Social Organizations and Businesses
People may be expected to stay at home or limit their contact with others for many weeks. People are social animals and most will have a difficult time doing nothing but watching TV or reading books for such a long time.
Electronic venues can play a role by enabling people to maintain social ties, both person-to-person and in groups, while they are hiding out. I am not suggesting that this will be fun or in any way a decent replacement for an evening at the local pub, but considering the alternative, it's better than staring at CNN.
Businesses and organizations that host social gatherings should be thinking about ways to re-create their events online. Business owners should be thinking about ways to create online venues, partly because most business will be closed down or deserted anyway, and they can provide their patrons with a surrogate place to gather, as well as entertainment to pass idle time. You can laugh at this suggestion, but after you've been holed up in your house for days with nothing to do but watch TV, you'll probably be thrilled to find some sort of distraction, even if it is playing drinking games with fellow barflies on a conference bridge. What else are you going to do besides be freaked out by the TV news?
What Your Users Will Need
Your users will need to have a home or laptop PC with a DSL or cable Internet connection. Gizmo will not work well over a dial-up Internet connection. The Gizmo client is free to download, and if you are only calling other Gizmo accounts, is free to use.
Users will get the best results if they buy a USB headset or handset to connect to their computer or laptop, although they can use the computer's built-in speakers and microphone (every caller should be trained to put their phone or Gizmo client on mute except when they are talking, this is to prevent background noise and feedback). A USB headset is not necessary if users will primarily be listening to a lecture and only speaking occasionally (as long as they remember to mute their lines when not speaking).

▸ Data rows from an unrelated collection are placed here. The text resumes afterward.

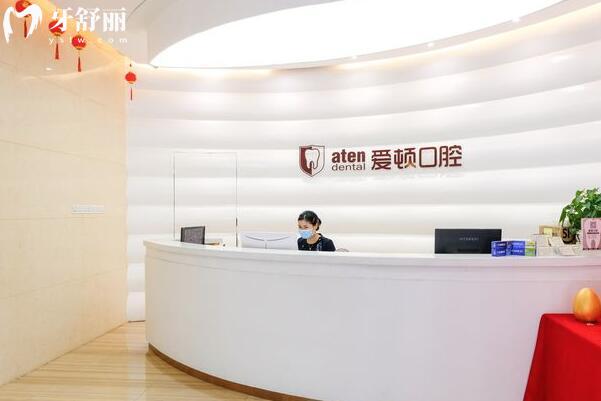佛山禪城愛頓口腔門診部前臺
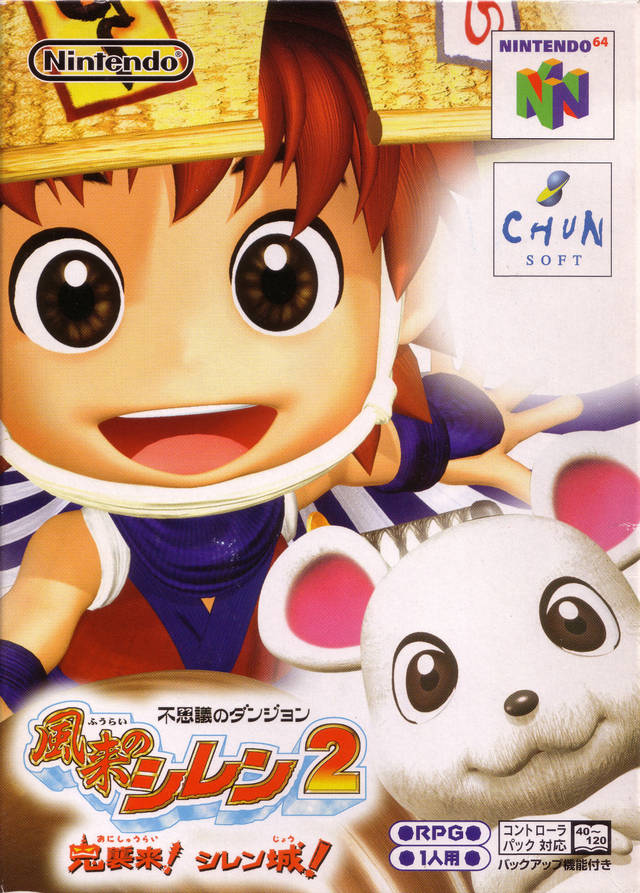 Fushigi no Dungeon: Fuurai no Shiren 2 - Oni Shuurai! Shiren Jou!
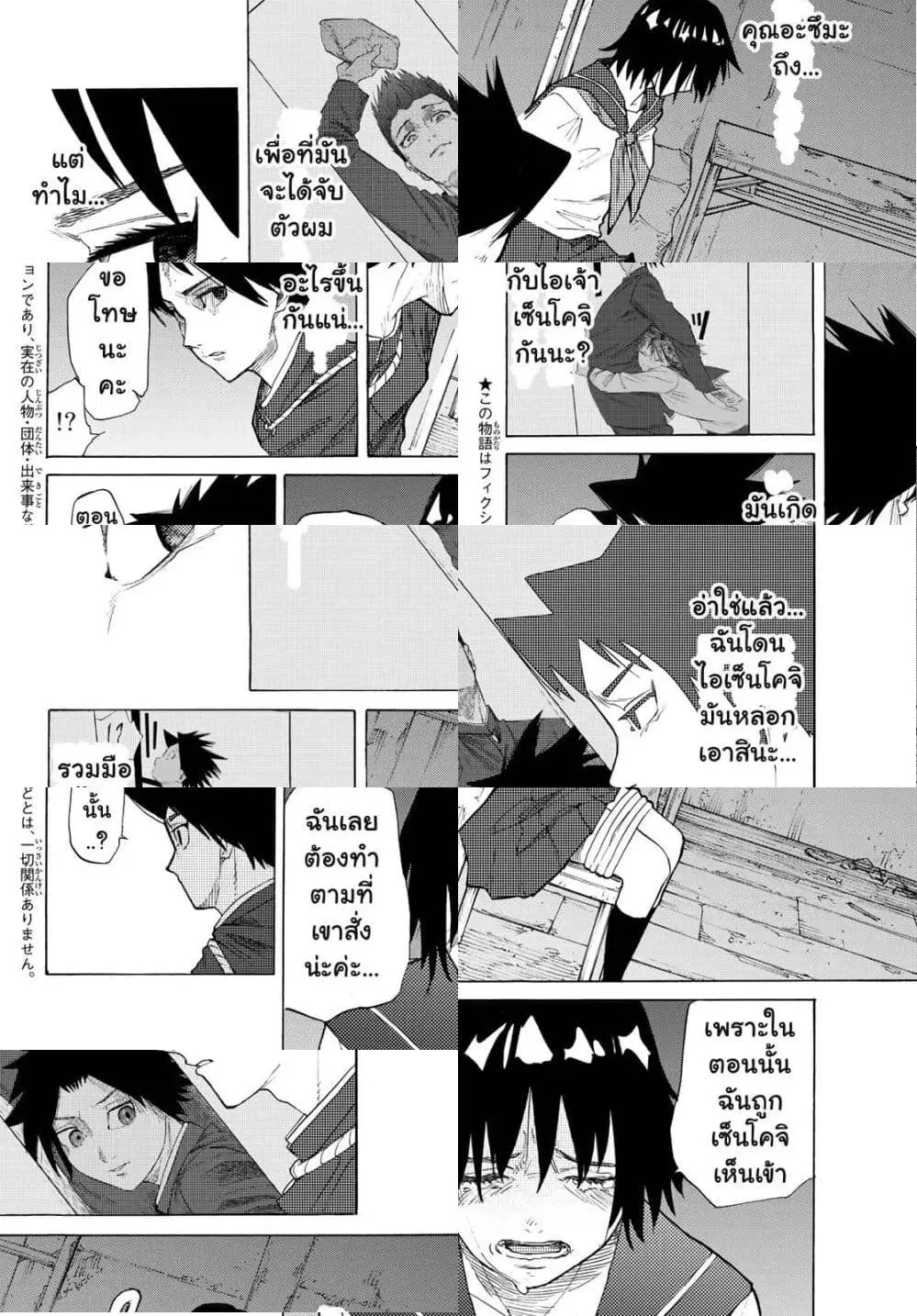 Juujika no Rokunin ตอนที่ 4 หน้า 2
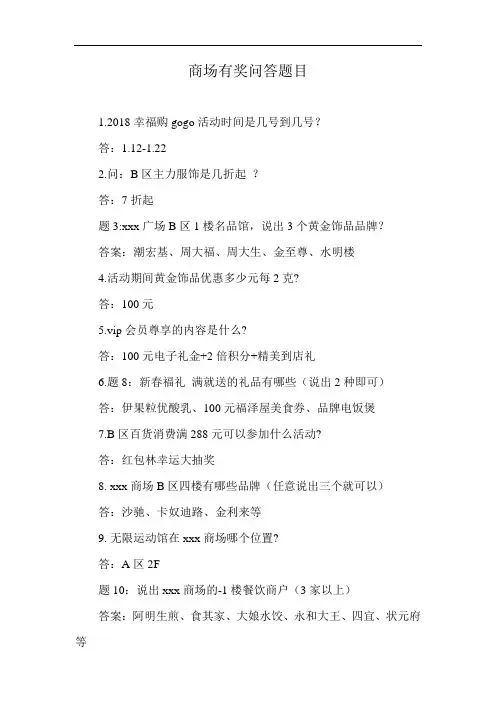 商场有奖问答题目
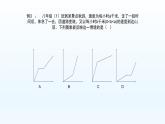 八年级下数学课件：19-1-2 函数的图象  （共17张PPT）_人教新课标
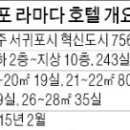 제주헬스케어타운콘도미니엄-2 이미지
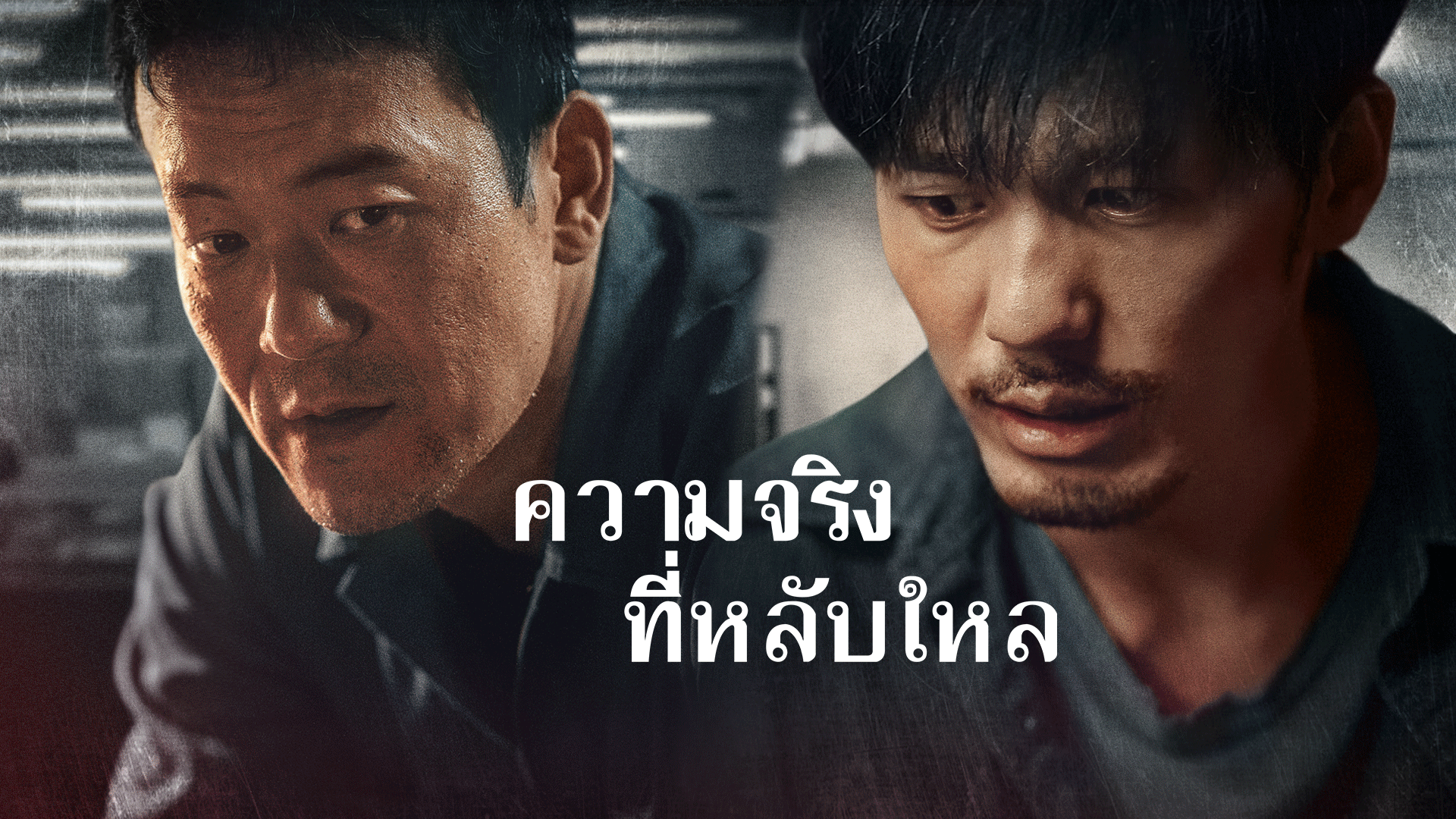 ความจริงที่หลับใหล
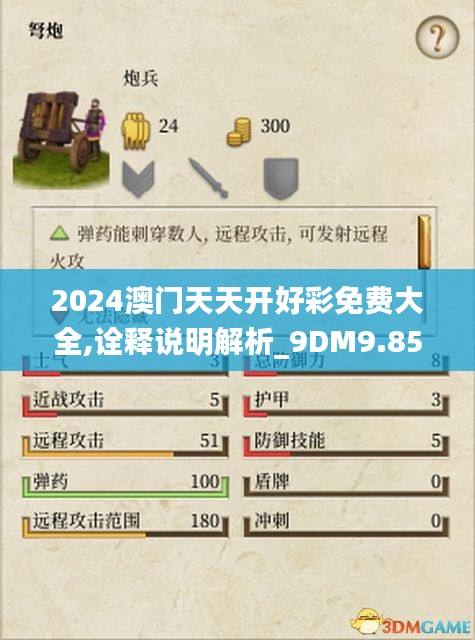 2024澳门天天开好彩免费大全,诠释说明解析_9DM9.851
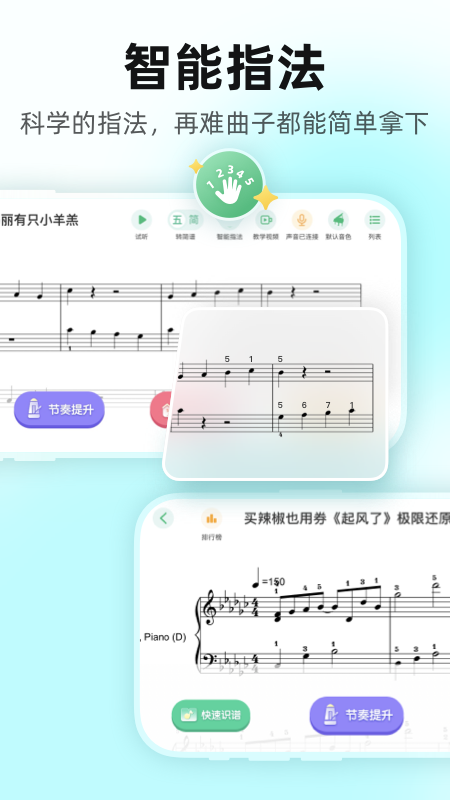虫虫钢琴app截图2
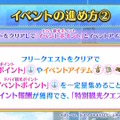 『FGO』の夏は10月まで続く！？「奏章III」と2部構成の“かつてない大型水着イベント”開幕―奏章は開催期間にも注意【生放送まとめ】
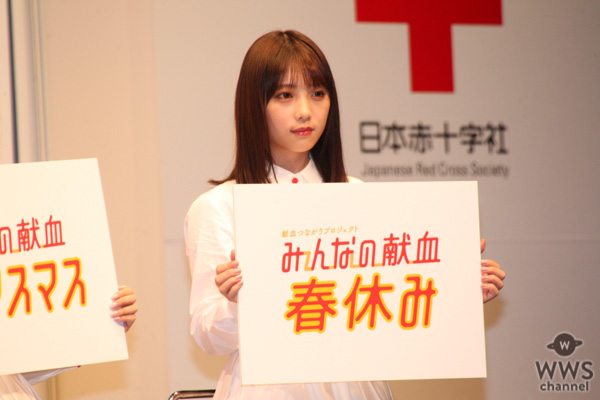 乃木坂46・齋藤飛鳥ら、『みんなの献血』イメージキャラクターに就任！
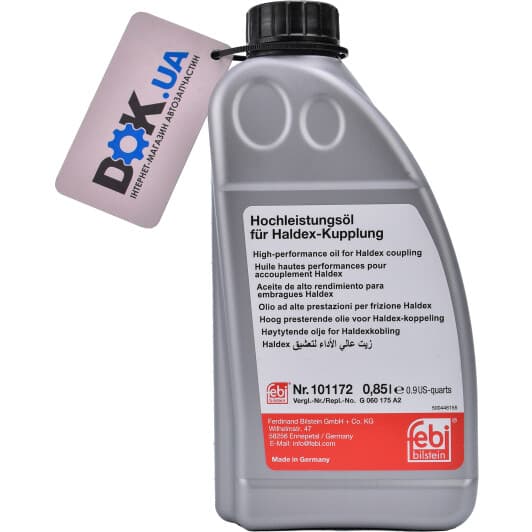 Febi Oil for Haldex coupling трансмиссионное масло
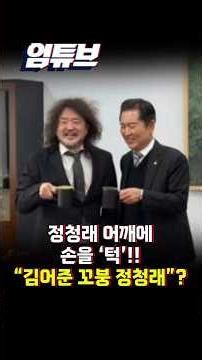 "Jung Cheong-rae is Kim Eo-jun's brat"? At the funeral of the late Lee Hae-chan, a hand is placed...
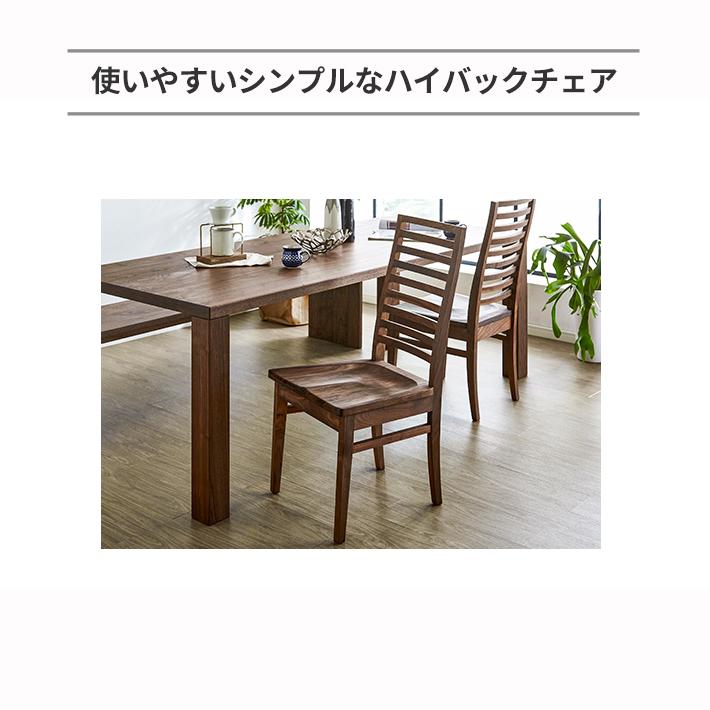 【サイズオーダー可】無垢材 ダイニングテーブル4点セット 凛 幅2000（ダイニングテーブル・ベンチ・ハイバックチェア2脚）_9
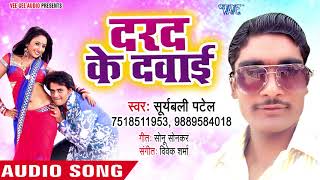 2018 Hit Bhojpuri Song - लभर के लव - Lover Ke Love - Suryabali Patel - Bhojpuri Hit Song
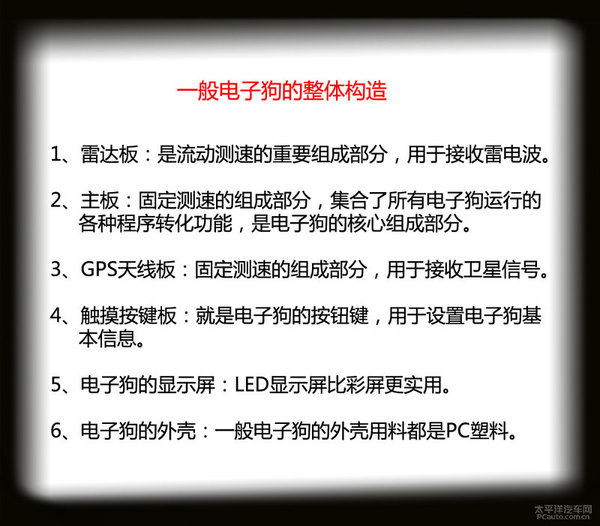 一张图看懂狗的智力,几张图看完狗的一生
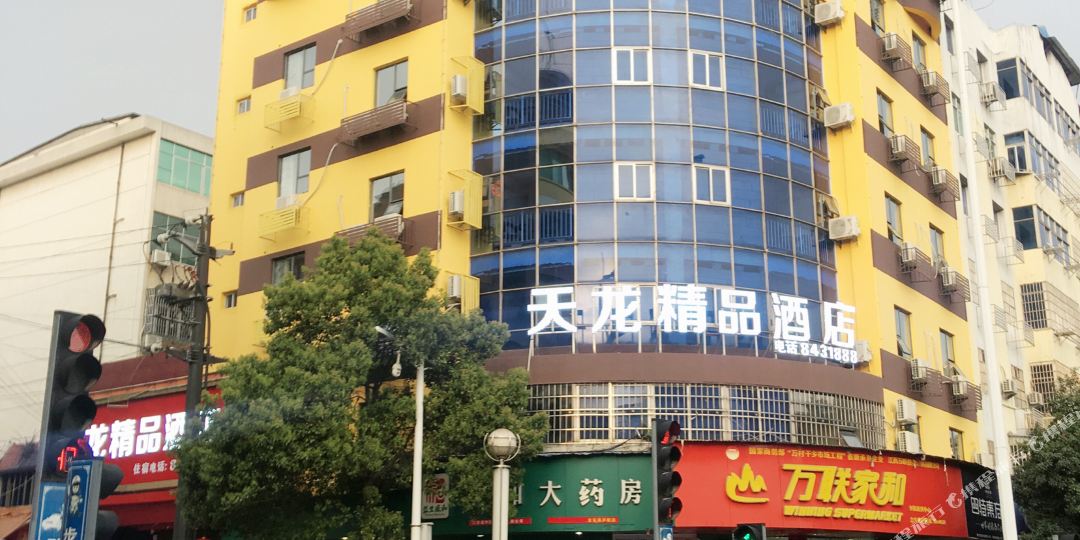 天龙精酒店店(庐陵大道店)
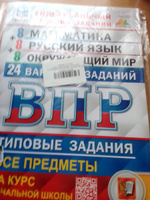 ВПР Математика, Русский язык, Окружающий мир 4 класс. ФИОКО СТАТГРАД ТЗ | Ященко Иван Валериевич, Волкова Е В. #8, Александра Р.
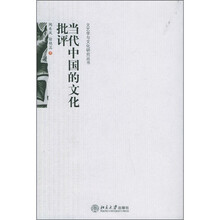 当代中国的文化批评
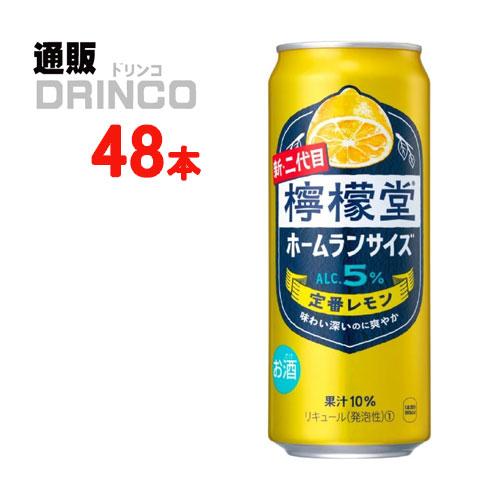 チューハイ 【訳あり】【賞味期限2026.2月】檸檬堂 定番レモン ホームランサイズ 500ml 缶...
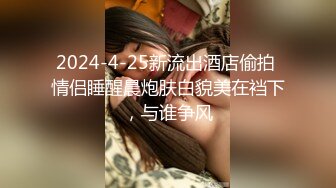 2024-4-25新流出酒店偷拍 情侣睡醒晨炮肤白貌美在裆下，与谁争风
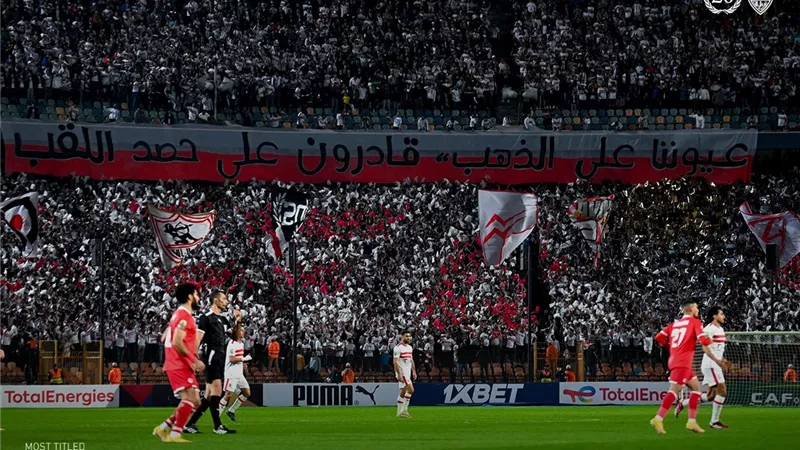 صنع الفارق ويستحق التحية .. شاهد سيف زاهر يتغنى بجمهور الزمالك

If you decide to offer local telephone connectivity via a VoIP service provider, such as Voxbone, users will also be able to call into sessions from any fixed line or mobile telephone. Again, I recommend steering as many people as possible toward Gizmo to avoid buying a lot of service from these providers. It costs $10 to $20 per month per phone line equivalent (per concurrent caller), so if you wanted to give 100 concurrent callers the option of dialing in via their regular phones, it will cost you $1,000 to $2,000 per month on top of your other costs, whereas allowing people to call in via Gizmo costs nothing on top of basic server rental and connectivity costs.